▸ **Given problem**:
Format the rows below as a JSON list of strings, one string per line, leaving out blank lines. Start at the first line of the rows and stop after the line that contains "25L116 48L146 50L164".
* * * * * * * * *
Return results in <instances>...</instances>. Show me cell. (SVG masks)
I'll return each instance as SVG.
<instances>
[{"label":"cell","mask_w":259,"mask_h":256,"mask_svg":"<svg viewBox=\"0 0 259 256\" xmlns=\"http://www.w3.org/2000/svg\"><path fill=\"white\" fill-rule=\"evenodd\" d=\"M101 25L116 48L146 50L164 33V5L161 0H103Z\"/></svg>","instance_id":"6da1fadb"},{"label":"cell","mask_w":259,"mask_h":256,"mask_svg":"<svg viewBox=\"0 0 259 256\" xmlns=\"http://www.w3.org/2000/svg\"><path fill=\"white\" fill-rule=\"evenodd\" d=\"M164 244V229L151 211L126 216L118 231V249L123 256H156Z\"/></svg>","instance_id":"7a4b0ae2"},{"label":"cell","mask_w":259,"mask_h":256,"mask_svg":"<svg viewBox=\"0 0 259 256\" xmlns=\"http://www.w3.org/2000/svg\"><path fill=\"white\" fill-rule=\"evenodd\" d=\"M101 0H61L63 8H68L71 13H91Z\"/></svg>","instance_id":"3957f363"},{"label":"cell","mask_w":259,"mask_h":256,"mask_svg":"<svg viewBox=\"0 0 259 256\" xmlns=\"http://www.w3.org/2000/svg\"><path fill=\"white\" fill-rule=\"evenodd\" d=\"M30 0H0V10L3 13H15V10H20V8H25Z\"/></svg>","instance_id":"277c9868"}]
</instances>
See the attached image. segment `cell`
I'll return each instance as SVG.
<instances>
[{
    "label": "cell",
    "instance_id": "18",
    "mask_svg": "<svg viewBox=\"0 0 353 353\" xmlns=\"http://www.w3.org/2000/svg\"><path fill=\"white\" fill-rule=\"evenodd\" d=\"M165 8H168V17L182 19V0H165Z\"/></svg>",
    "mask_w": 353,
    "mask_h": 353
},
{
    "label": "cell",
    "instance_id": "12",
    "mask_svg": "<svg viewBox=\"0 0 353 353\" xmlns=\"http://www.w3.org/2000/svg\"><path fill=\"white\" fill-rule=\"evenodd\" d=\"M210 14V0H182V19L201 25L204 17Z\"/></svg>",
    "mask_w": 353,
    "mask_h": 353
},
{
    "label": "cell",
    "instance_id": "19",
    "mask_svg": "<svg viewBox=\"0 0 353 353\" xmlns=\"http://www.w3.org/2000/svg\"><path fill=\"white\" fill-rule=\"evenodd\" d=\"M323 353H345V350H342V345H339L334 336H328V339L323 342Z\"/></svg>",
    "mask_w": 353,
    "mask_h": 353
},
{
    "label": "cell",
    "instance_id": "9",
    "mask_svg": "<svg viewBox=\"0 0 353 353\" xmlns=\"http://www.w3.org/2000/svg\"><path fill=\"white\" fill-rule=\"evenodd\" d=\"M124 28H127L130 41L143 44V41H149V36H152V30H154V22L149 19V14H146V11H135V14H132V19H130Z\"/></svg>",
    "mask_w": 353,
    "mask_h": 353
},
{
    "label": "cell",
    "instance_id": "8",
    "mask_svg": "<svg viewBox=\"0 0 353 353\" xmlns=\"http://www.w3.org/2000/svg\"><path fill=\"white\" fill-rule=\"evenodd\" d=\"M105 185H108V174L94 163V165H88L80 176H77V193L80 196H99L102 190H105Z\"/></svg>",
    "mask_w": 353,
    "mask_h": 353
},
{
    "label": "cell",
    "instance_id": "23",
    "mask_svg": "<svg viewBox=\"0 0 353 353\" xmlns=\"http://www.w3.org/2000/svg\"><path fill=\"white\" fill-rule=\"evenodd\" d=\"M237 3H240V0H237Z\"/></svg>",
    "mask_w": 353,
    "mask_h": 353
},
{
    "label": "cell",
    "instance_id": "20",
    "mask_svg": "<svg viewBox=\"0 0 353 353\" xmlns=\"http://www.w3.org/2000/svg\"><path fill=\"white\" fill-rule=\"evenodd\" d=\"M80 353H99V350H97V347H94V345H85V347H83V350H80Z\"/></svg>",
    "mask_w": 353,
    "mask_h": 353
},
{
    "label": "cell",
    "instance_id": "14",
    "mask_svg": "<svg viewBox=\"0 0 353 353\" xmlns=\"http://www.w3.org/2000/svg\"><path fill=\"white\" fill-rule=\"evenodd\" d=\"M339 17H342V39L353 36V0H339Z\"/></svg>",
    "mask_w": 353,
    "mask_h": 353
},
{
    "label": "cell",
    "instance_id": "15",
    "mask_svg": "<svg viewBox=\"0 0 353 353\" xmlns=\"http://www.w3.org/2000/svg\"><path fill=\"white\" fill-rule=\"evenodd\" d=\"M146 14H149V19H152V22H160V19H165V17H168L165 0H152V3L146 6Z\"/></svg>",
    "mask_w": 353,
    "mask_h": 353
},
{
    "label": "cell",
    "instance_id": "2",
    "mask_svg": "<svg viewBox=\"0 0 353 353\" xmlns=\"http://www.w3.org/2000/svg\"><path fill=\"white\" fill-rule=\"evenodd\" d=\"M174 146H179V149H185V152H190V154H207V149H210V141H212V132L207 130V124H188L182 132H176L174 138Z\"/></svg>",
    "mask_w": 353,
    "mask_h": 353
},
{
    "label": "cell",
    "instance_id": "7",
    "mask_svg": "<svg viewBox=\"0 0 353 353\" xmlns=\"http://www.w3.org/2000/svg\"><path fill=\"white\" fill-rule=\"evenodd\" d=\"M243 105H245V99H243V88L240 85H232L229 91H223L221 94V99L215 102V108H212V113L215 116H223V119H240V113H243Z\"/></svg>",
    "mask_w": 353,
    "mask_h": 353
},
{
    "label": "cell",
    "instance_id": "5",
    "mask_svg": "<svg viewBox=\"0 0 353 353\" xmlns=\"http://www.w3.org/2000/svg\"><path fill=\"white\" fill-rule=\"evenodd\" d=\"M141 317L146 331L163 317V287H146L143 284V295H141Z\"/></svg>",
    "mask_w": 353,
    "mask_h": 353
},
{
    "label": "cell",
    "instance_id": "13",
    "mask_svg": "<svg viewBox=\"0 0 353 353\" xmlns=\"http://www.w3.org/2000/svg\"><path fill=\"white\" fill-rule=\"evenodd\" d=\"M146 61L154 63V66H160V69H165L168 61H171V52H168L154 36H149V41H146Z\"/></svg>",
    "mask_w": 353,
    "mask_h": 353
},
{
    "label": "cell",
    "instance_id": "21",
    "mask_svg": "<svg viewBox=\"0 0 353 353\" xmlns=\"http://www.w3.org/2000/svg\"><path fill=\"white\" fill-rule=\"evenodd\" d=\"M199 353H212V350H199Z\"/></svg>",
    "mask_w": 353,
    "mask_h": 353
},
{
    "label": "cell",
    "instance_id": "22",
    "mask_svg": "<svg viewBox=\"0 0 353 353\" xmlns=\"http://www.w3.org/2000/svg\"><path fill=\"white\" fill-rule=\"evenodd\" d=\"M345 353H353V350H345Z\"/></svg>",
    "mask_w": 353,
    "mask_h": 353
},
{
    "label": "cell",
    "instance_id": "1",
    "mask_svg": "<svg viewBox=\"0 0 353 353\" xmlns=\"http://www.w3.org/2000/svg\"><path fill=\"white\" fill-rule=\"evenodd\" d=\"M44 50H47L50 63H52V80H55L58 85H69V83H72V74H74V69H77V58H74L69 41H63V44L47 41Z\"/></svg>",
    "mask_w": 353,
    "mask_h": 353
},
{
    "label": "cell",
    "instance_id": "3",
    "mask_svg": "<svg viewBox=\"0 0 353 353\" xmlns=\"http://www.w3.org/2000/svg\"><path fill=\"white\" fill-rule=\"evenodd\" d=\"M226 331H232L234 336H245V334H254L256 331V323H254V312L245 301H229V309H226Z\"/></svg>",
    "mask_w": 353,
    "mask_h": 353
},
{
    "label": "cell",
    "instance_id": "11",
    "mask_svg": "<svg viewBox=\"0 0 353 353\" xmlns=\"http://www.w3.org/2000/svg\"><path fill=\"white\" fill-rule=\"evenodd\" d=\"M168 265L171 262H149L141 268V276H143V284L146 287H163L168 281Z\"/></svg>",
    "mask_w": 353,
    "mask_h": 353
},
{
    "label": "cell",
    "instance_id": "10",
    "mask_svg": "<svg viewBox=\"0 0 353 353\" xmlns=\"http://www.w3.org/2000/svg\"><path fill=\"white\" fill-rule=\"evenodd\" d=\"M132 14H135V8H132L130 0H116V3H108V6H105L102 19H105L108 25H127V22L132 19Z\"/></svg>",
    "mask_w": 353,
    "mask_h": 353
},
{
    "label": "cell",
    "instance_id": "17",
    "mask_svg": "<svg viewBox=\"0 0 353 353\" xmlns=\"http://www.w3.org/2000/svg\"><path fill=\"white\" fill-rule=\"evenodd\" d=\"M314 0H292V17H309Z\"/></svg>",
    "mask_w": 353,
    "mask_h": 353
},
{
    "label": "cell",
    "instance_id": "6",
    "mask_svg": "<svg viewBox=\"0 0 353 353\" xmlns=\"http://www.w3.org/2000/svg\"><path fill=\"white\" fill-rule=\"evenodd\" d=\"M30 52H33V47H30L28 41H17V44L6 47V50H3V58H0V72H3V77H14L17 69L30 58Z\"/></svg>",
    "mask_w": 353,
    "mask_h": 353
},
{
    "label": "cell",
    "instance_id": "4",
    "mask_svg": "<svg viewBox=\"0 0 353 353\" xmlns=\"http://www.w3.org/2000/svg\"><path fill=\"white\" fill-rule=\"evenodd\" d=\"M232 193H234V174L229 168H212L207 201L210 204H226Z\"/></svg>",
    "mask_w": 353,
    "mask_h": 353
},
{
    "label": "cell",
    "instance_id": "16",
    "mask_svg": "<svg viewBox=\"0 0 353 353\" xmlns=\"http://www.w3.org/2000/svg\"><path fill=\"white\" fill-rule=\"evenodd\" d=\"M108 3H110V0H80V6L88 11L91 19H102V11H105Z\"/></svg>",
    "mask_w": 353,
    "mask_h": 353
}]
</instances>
* * * * * * * * *
▸ **Solution**:
[
  "Return results in <instances>...</instances>. Show me cell. (SVG masks)",
  "I'll return each instance as SVG.",
  "<instances>",
  "[{\"label\":\"cell\",\"mask_w\":259,\"mask_h\":256,\"mask_svg\":\"<svg viewBox=\\\"0 0 259 256\\\" xmlns=\\\"http://www.w3.org/2000/svg\\\"><path fill=\\\"white\\\" fill-rule=\\\"evenodd\\\" d=\\\"M101 25L116 48L146 50L164 33V5L161 0H103Z\\\"/></svg>\",\"instance_id\":\"6da1fadb\"},{\"label\":\"cell\",\"mask_w\":259,\"mask_h\":256,\"mask_svg\":\"<svg viewBox=\\\"0 0 259 256\\\" xmlns=\\\"http://www.w3.org/2000/svg\\\"><path fill=\\\"white\\\" fill-rule=\\\"evenodd\\\" d=\\\"M164 244V229L151 211L126 216L118 231V249L123 256H156Z\\\"/></svg>\",\"instance_id\":\"7a4b0ae2\"},{\"label\":\"cell\",\"mask_w\":259,\"mask_h\":256,\"mask_svg\":\"<svg viewBox=\\\"0 0 259 256\\\" xmlns=\\\"http://www.w3.org/2000/svg\\\"><path fill=\\\"white\\\" fill-rule=\\\"evenodd\\\" d=\\\"M101 0H61L63 8H68L71 13H91Z\\\"/></svg>\",\"instance_id\":\"3957f363\"},{\"label\":\"cell\",\"mask_w\":259,\"mask_h\":256,\"mask_svg\":\"<svg viewBox=\\\"0 0 259 256\\\" xmlns=\\\"http://www.w3.org/2000/svg\\\"><path fill=\\\"white\\\" fill-rule=\\\"evenodd\\\" d=\\\"M30 0H0V10L3 13H15V10H20V8H25Z\\\"/></svg>\",\"instance_id\":\"277c9868\"}]"
]